■ **TEXTE EXTRAIT**:
L’une des principales dispositions annoncées lundi a trait aux discriminations dans l’accès au monde du travail. Le gouvernement promet d’organiser des « testings réguliers dans différents secteurs d’activités, privés et publics » pour documenter les discriminations. Une solution devenue un tube des plans antidiscriminations, au moins depuis le quinquennat de François Hollande.

Emmanuel Macron en est lui-même un défenseur acharné. Avant son élection en 2017, il promettait de mener des « opérations de contrôles aléatoires et imprévues à grande échelle ». En 2018, Julien Denormandie, alors ministre de la ville, se targuait de lancer « la plus grande opération » de testings jamais réalisée. Cette fois encore, le gouvernement vante « une logique de politique globale et intégrée », plus ambitieuse que des plans précédents « qui ne faisaient pas l’objet d’une politique cohérente d’ensemble » selon Matignon.  

Le tout va prendre plusieurs années avant de donner des résultats. Alors que la réalité des discriminations à l’embauche est documentée, depuis des années, par des rapports de la Défenseure des droits, de la CNCDH et de multiples travaux scientifiques, l’exécutif va relancer un conseil scientifique pour mettre sur pied une nouvelle méthodologie. « On va avoir des années de conception avant d’avoir quelque chose d’assez solide et ensuite, peut-être, mettre en place des politiques publiques, regrette Magali Lafourcade, secrétaire générale de la CNCDH. Le testing est une très bonne chose mais il faut aller beaucoup plus vite. »

■ **DONNÉES FOURNIES**:
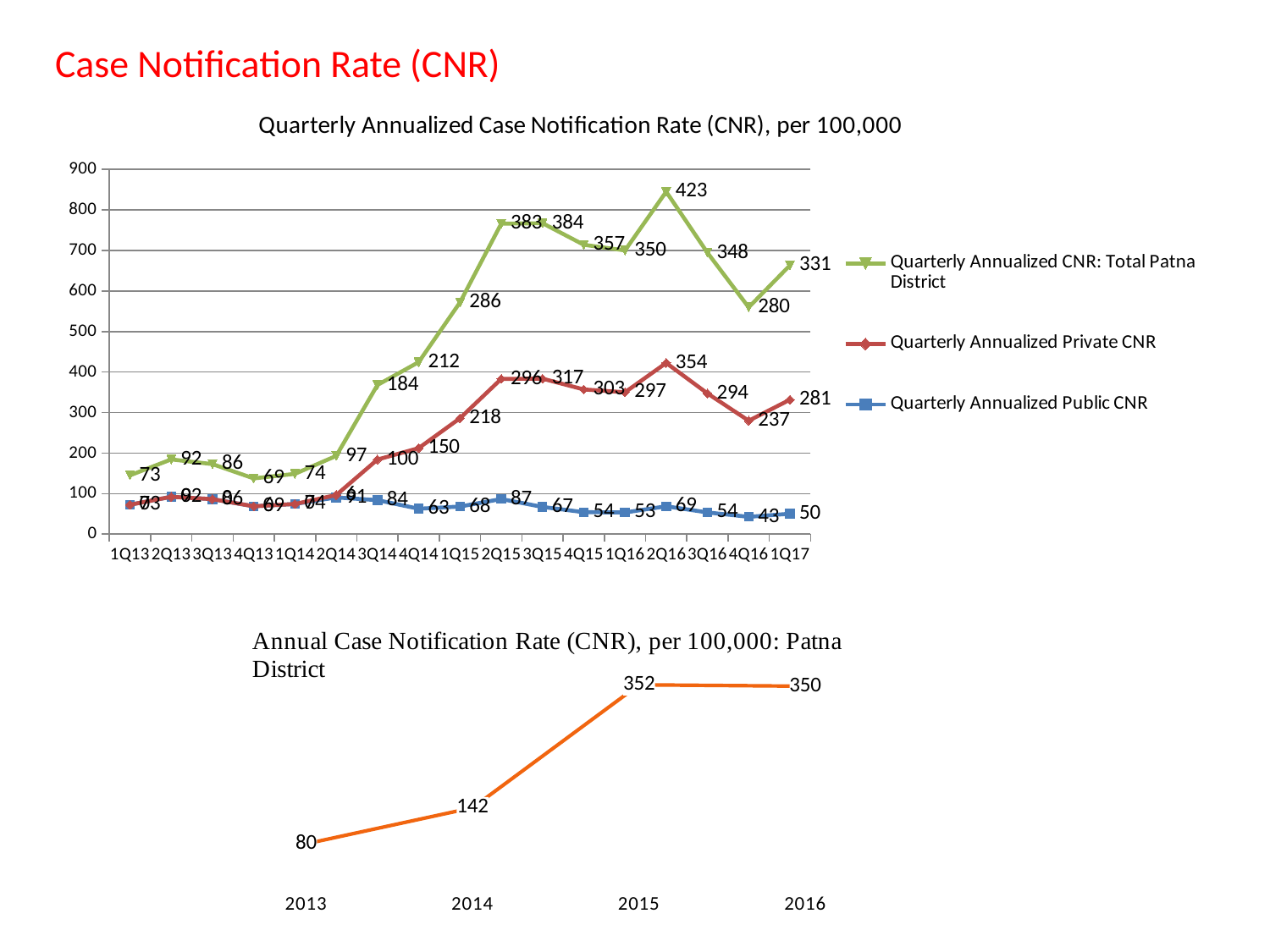
In the bottom chart (Annual Case Notification Rate, Patna District), what is the difference between the 2015 and 2013 values? 272 In the top chart (Quarterly Annualized CNR), how much higher is the Total Patna District value in 1Q17 than in 4Q16? 51 How many series does the legend of the top chart (Quarterly Annualized CNR) list? 3 In the bottom chart (Annual Case Notification Rate, Patna District), which year has the highest value? 2015 In the top chart (Quarterly Annualized CNR), what is the Total Patna District value for 2Q16? 423 In the bottom chart (Annual Case Notification Rate, Patna District), what is the value for 2014? 142 In the top chart (Quarterly Annualized CNR), what is the Public CNR value for 4Q16? 43 What kind of chart is the bottom chart (Annual Case Notification Rate, Patna District)? Line chart In the top chart (Quarterly Annualized CNR), is the Private CNR higher in 2Q16 or 3Q16? 2Q16 How many years are plotted in the bottom chart (Annual Case Notification Rate, Patna District)? 4 In the top chart (Quarterly Annualized CNR), what is the Private CNR value for 1Q17? 281 In the top chart (Quarterly Annualized CNR), in which quarter does the Total Patna District series reach its highest value? 2Q16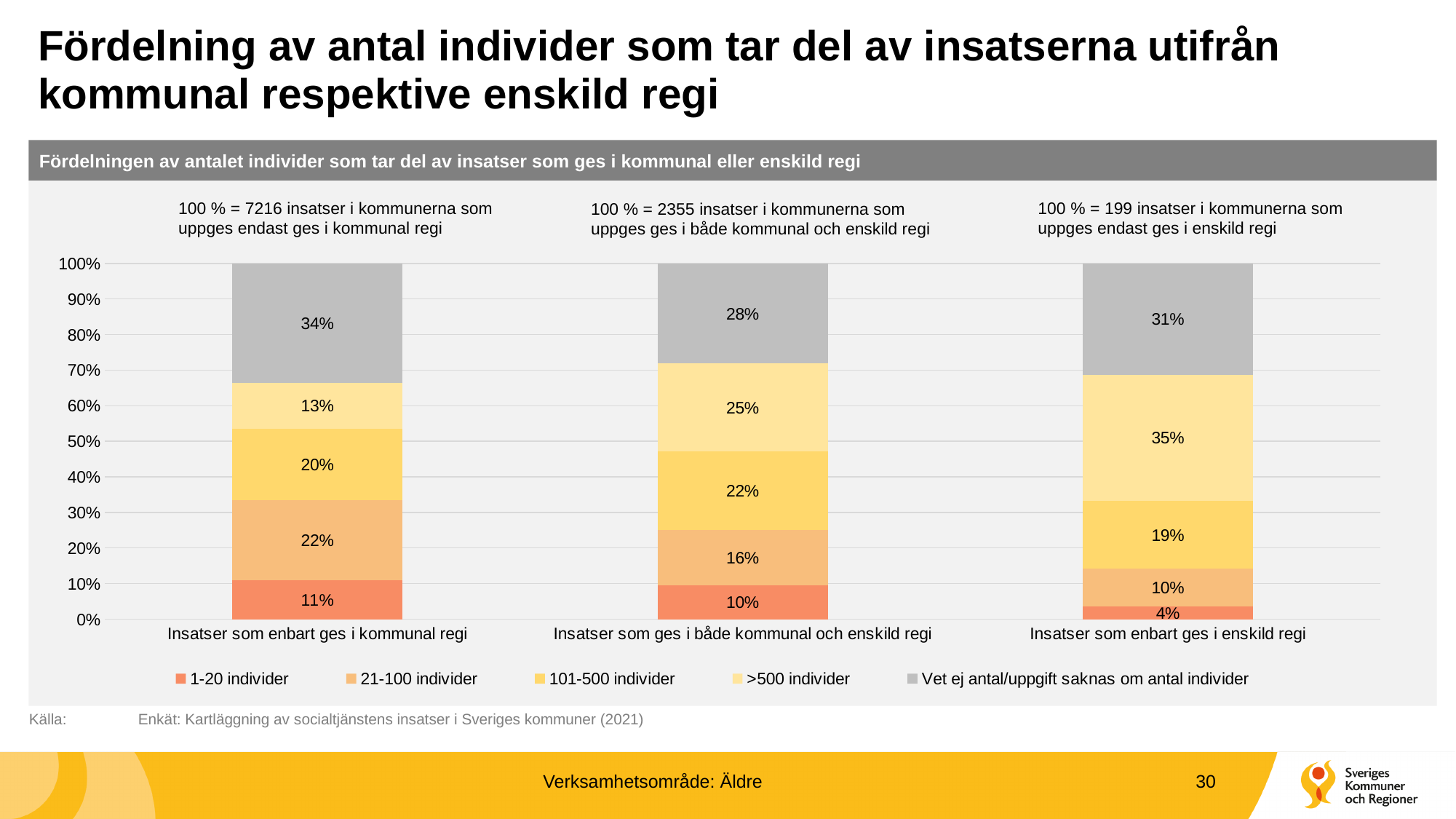
Which is larger: the "101-500 individer" value for "Insatser som ges i både kommunal och enskild regi" or for "Insatser som enbart ges i enskild regi"? Insatser som ges i både kommunal och enskild regi Which category has the lowest value for "1-20 individer"? Insatser som enbart ges i enskild regi According to the note above the chart, how many insatser does 100 % correspond to for the bar "Insatser som enbart ges i enskild regi"? 199 How many categories (bars) are shown on the x axis? 3 Which category has the highest value for ">500 individer"? Insatser som enbart ges i enskild regi What is the value for "1-20 individer" in the bar "Insatser som ges i både kommunal och enskild regi"? 10% What is the value for ">500 individer" in the bar "Insatser som enbart ges i enskild regi"? 35% What percentage of the bar for "Insatser som enbart ges i kommunal regi" is "Vet ej antal/uppgift saknas om antal individer"? 34% What kind of chart is shown on the slide? Stacked bar chart What is the value for "21-100 individer" in the bar "Insatser som enbart ges i kommunal regi"? 22% How many series does the legend list? 5 What is the difference between the "Vet ej antal/uppgift saknas om antal individer" values for "Insatser som enbart ges i kommunal regi" and "Insatser som ges i både kommunal och enskild regi"? 6 percentage points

■ **OBJECTIF À ATTEINDRE**:
Transcrivez fidèlement le texte extrait en partant des mots « L’une des principales » et en vous arrêtant après « de François Hollande. ». Appuyez-vous uniquement sur le texte extrait.

■ **ZONE DE RÉPONSE**:
L’une des principales dispositions annoncées lundi a trait aux discriminations dans l’accès au monde du travail. Le gouvernement promet d’organiser des « testings réguliers dans différents secteurs d’activités, privés et publics » pour documenter les discriminations. Une solution devenue un tube des plans antidiscriminations, au moins depuis le quinquennat de François Hollande.